The shareholder status on the Record Date shall be proven through a direct electronic connection of the Bank to the records of the D.S.S. until the start of the General Meeting or through intermediaries in line with the above provisions. A shareholder may participate in the General Meeting through confirmations or notices of Articles 5 and 6 of Regulation (EU) 2018/1212, which are provided by the intermediary, except if the General Meeting refuses said participation for good reason justifying this refusal in accordance with the applicable provisions (art.19 para.1 L.4569/2018, art. 124 of Law 4548/2018).
In the event that a Repeat Ordinary General Meeting is held on 03/06/2026, shareholders registered in the Bank's registry of shareholders on the original record date (start of 17/05/2026) shall have the right to participate and vote.
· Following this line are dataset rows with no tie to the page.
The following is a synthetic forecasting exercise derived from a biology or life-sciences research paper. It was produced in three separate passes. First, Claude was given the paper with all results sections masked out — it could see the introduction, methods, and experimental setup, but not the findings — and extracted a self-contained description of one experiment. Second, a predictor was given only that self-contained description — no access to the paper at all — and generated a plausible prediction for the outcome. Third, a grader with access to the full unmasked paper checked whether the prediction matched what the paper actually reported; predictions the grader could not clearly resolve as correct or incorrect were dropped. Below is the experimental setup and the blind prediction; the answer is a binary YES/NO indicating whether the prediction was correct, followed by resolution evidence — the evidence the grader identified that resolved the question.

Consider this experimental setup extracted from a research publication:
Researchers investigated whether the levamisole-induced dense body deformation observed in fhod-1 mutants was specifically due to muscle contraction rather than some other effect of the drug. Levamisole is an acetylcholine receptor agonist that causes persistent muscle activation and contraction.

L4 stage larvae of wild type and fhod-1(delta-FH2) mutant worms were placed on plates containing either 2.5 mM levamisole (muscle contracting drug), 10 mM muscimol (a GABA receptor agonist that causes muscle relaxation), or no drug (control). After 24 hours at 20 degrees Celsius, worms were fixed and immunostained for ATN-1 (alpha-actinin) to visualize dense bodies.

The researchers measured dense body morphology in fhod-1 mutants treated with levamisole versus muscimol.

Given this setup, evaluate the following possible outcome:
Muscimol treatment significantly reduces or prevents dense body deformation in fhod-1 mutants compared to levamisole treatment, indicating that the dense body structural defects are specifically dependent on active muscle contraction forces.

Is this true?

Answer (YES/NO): NO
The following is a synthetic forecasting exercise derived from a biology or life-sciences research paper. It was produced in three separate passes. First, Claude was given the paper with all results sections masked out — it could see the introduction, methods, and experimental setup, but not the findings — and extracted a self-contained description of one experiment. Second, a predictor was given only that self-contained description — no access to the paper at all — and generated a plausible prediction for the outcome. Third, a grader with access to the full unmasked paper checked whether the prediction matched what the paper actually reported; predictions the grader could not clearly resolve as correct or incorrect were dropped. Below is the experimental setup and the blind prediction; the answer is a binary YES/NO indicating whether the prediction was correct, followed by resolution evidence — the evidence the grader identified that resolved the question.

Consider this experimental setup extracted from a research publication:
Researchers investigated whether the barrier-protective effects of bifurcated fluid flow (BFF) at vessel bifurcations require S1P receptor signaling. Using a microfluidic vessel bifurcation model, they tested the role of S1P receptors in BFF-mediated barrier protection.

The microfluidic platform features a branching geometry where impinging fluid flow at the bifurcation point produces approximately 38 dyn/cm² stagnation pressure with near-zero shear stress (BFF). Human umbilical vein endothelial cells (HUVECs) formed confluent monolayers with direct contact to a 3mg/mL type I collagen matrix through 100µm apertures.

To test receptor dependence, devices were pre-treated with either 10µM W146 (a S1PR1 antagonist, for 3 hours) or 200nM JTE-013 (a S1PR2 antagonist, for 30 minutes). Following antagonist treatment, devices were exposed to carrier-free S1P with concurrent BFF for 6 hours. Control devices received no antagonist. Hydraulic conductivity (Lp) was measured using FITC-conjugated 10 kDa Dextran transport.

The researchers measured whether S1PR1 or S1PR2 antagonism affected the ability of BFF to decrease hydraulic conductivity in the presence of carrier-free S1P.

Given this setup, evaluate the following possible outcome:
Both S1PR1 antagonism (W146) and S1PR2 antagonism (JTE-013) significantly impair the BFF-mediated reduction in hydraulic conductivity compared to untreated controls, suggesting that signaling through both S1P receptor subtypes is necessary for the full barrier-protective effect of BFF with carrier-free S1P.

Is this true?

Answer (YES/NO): NO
The exercise of the said rights does not require the freezing of the beneficiary's shares or the observance of any other similar procedure that may restrict the ability to sell and transfer such shares during the period between the Record Date and the General Meeting.
The meeting shall be held exclusively in Greek.
B. PROCEDURE FOR PARTICIPATING, WATCHING AND VOTING IN PERSON IN THE GENERAL MEETING THROUGH TELECONFERENCING
Shareholders may participate and vote in the Ordinary General Meeting of 22nd May 2026 or any Repeat General Meeting held remotely in real time through teleconferencing or with physical presence.
The participation and voting with physical presence shall be conducted according to the provisions of L.4548/2028 and the Bank's Articles of Association.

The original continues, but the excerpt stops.